Every line below between the line holding "Man showing daughters" and the line holding "Tobolsk, Russia - July", inclusive, should be repeated exactly, and all other lines omitted.

SOURCE MATERIAL ::
◇ ◇ ◇

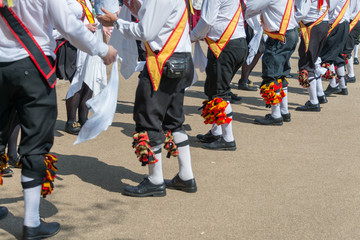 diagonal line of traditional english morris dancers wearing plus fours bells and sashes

◇ ◇ ◇

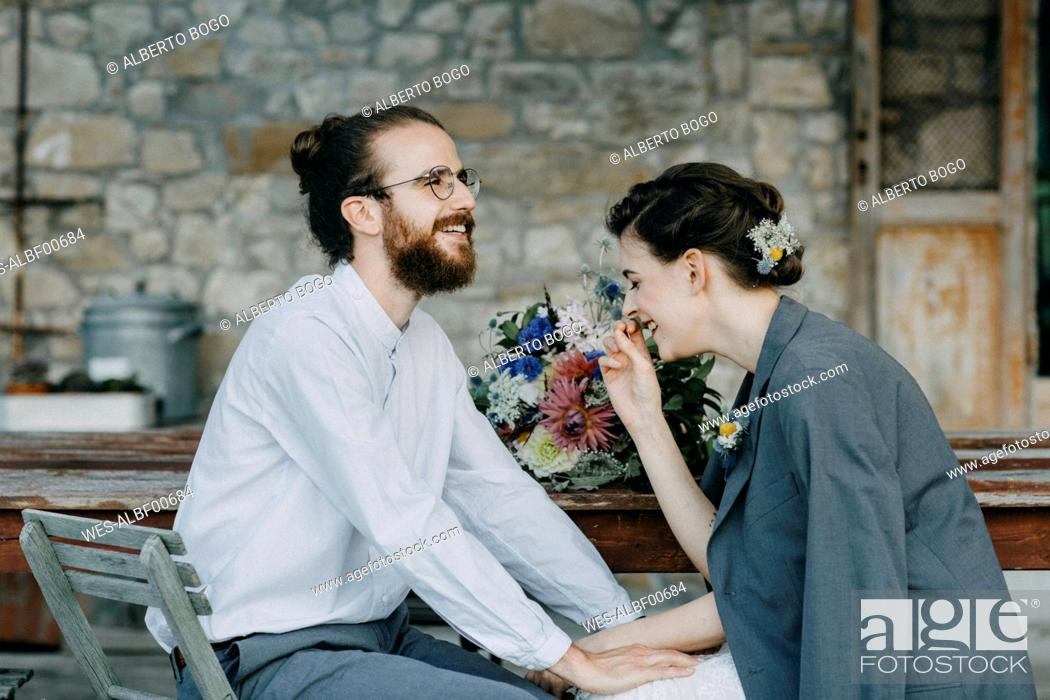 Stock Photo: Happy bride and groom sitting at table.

◇ ◇ ◇

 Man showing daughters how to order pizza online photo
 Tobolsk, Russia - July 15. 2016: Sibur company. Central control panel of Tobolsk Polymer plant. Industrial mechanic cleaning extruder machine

◇ ◇ ◇

RESPONSE TO THIS TASK ::
 Man showing daughters how to order pizza online photo
 Tobolsk, Russia - July 15. 2016: Sibur company. Central control panel of Tobolsk Polymer plant. Industrial mechanic cleaning extruder machine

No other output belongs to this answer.